I think people missed out on how great it was because a bunch of the runners botched their implementations at launch, and it wasn't until 2-3 weeks after launch that you could properly evaluate it, and once I could run the evaluations myself on my own tasks, it really became evident how much better it is.
If you haven't tried it yet, or you tried it very early after the release, do yourself a favor and try it again with updated runners.
null
lacoolj
you can run the 120b model on an 8GB GPU? or are you running this on CPU with the 64GB RAM?

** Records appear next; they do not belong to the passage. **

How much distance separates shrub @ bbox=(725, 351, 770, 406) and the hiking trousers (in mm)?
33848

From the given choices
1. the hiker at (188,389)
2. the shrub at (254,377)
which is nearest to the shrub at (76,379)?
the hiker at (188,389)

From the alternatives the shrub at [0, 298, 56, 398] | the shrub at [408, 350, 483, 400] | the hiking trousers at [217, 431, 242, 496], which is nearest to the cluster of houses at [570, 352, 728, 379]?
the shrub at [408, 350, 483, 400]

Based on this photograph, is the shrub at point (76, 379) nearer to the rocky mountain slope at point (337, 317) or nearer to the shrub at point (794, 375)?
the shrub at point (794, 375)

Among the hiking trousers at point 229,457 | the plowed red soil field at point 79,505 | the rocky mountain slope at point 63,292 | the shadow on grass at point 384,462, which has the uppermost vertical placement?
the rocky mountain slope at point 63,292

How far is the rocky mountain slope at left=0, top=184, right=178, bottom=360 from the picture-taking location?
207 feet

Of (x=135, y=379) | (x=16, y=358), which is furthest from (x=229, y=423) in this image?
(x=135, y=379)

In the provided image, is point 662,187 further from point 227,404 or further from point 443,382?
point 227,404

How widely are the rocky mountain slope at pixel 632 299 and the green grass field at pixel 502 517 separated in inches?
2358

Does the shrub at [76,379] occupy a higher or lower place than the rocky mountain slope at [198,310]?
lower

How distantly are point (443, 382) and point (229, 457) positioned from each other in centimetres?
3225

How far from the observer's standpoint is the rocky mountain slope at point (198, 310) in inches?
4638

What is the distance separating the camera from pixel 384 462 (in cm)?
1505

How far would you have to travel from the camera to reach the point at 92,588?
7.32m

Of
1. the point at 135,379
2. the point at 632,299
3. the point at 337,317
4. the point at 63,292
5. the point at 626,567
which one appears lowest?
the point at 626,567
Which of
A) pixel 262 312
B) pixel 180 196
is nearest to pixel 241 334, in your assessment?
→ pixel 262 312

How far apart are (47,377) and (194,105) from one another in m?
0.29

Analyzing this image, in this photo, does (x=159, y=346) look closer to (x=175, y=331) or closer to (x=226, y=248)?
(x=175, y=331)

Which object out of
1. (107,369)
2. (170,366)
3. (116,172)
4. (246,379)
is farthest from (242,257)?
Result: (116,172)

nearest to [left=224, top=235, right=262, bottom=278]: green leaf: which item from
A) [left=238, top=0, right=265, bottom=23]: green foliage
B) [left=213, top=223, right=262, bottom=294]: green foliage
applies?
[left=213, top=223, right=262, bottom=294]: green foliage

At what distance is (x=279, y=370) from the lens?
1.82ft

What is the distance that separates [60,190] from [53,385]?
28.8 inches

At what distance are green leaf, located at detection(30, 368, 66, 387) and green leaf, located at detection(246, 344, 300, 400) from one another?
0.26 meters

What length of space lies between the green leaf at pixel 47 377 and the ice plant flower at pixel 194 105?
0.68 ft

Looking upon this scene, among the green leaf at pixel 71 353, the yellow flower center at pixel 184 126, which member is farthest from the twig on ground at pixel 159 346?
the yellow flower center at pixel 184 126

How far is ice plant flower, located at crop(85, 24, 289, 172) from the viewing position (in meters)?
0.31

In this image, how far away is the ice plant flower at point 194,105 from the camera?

I'm about to try this out lol
The 20b model is not great, so I'm hoping 120b is the golden ticket.
ThatPlayer
With MoE models like gpt-oss, you can run some layers on the CPU: https://github.com/ggml-org/llama.cpp/discussions/15396
Mentions 120b is runnable on 8GB VRAM too: "Note that even with just 8GB of VRAM, we can adjust the CPU layers so that we can run the large 120B model too"
gunalx
I have in many cases had better results with the 20b model, over the 120b model. Mostly because it is faster and I can iterate prompts quicker to choerce it to follow instructions.
fm2606
Everything I run, even the small models, some amount goes to the GPU and the rest to RAM.
fm2606
Hmmm...now that you say that, it might have been the 20b model.
And like a dumbass I accidentally deleted the directory and didn't have a back up or under version control.
Either way, I do know for a fact that the gpt-oss-XXb model beat chatgpt by 1 answer and it was 46/50 at 6 minutes and 47/50 at 1+ hour. I remember because I was blown away that I could get that type of result running locally and I had texted a friend about it.
I was really impressed but disappointed at the huge disparity between time the two.
dust42
On a Macbook pro 64GB I use Qwen3-Coder-30B-A3B Q4 quant with llama.cpp.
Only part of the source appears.